Rows of spatial question data
------------------------------------------------------------

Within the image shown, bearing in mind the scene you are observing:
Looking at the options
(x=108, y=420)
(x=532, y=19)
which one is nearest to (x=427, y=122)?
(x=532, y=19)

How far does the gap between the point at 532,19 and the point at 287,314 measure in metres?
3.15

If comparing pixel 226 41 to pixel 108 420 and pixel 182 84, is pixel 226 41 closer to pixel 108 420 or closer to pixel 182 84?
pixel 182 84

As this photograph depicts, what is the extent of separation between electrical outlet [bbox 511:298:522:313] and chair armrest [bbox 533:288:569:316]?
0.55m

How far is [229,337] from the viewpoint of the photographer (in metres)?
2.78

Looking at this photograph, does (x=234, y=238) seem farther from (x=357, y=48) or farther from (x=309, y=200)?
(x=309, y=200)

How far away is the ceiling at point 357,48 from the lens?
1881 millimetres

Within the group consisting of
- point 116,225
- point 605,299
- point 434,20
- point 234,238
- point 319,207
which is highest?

------------------------------------------------------------

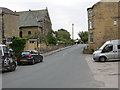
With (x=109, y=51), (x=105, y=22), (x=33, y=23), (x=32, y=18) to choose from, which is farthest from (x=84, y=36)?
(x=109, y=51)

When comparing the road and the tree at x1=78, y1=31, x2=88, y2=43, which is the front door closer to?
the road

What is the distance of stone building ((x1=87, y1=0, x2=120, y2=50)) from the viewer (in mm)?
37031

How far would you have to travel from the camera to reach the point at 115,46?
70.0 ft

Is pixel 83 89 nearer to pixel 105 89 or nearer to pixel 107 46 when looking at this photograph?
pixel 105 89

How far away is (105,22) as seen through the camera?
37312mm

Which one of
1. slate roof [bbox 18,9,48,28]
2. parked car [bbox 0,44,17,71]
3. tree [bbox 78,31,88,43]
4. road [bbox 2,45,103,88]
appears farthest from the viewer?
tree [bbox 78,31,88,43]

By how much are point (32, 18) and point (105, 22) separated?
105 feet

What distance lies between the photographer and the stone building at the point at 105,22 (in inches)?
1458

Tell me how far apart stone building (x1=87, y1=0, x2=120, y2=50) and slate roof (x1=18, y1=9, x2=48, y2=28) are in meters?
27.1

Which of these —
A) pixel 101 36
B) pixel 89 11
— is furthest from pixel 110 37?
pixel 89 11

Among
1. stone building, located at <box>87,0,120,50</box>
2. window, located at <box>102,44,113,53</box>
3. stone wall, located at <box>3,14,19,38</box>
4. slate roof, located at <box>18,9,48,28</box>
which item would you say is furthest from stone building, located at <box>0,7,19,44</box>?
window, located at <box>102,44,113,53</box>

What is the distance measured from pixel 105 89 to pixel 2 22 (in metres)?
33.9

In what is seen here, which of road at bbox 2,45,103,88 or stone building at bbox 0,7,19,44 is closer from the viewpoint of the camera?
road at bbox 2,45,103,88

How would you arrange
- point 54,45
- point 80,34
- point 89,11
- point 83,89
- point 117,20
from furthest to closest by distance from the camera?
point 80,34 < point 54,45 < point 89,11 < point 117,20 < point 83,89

------------------------------------------------------------

## Directions
Rewrite the stretch from the line containing "How far is [229,337]" through the line containing "1881 millimetres", putting "camera" in place of "lens" and keeping everything else the same.

## Output for this exercise
How far is [229,337] from the viewpoint of the photographer (in metres)?
2.78

Looking at this photograph, does (x=234, y=238) seem farther from (x=357, y=48) or farther from (x=309, y=200)?
(x=309, y=200)

How far away is the ceiling at point 357,48 from the camera?
1881 millimetres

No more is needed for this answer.